Maternal hypertriglyceridemia has been associated with increased BW and adiposity at birth,
but very few studies have looked at the association between maternal hypertriglyceridemia
and body weight/ adiposity during childhood in either Asian or Caucasian populations. There
is no consensus, even in western populations, on normal ranges of maternal triglyceride
levels at different stages of pregnancy. Given the well-established fact that adult
adiposity is greater in Asians compared with Caucasians of the same BMI, one could
hypothesize that the association between maternal hyperlipidemia and offspring adiposity and
metabolic health will be stronger in Asians. Asian mothers are known to be twice as likely
to have GDM at a lower BMI. Indeed there is already some evidence that the correlation
between maternal triglyceride levels and birth weight is stronger in Asian-born GDM women
compared with Australian and European-born mothers. It is also possible Malaysian mothers
with BMI considered to be in the non-obese range for Caucasian mothers i.e. 23-30 kg/m2
might have offspring with metabolic dysfunction. These associations have not been studied in
Malaysian GDM offspring of Malay, Chinese and Indian descent. In recent times the
trans-generational impact of maternal nutrition, via fetal epigenetic changes, on the
metabolic health of offspring has been recognized. Given the differences, both current and
historical, in socioeconomic development that impact on population health/wealth between
Western Europe/North America and countries such as India, China and Malaysia it would be
reasonable to postulate that maternal hypertriglyceridemia may have a larger impact on the
health of offspring in developing nations with the sudden transition from poverty to
relative wealth. It is worth evaluating the relationship between maternal metabolic
characteristics during pregnancy, and offspring metabolic health, growth and development in
Chinese and Indian Malaysians as these relationships may differ from those derived from
studies done in Korea, Japan, Hong Kong, China and India given the markedly different
historical trajectories of socio-economic development amongst even Asian countries. Very
little work has also been done amongst mothers with GDM of Malay descent as this ethnic
group is mainly only found in South-east Asia i.e. Malaysia and Indonesia.

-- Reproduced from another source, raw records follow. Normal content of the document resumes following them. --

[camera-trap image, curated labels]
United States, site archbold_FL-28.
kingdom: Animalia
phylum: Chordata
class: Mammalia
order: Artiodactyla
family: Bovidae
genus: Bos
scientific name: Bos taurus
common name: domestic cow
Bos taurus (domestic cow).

With this in mind, we designed a prospective observational longitudinal cohort study to
examine the associations of pregravid BMI and maternal hypertriglyceridemia in Asian GDM
mothers with placental epigenetic changes to the placental leptin gene and offspring
adiposity/metabolic function at birth/during childhood. We also aimed to evaluate cord blood
miRNA29 at birth and 6 months of age. This study will also evaluate 2nd and 3 rd trimester
serum triglyceride ranges in lean and obese Asian pregnant women with Normal Glucose
Tolerance. The study will require participation of researchers from 5 disciplines:
obstetrics, genetics, neonatology, paediatric endocrinology and adult endocrinology.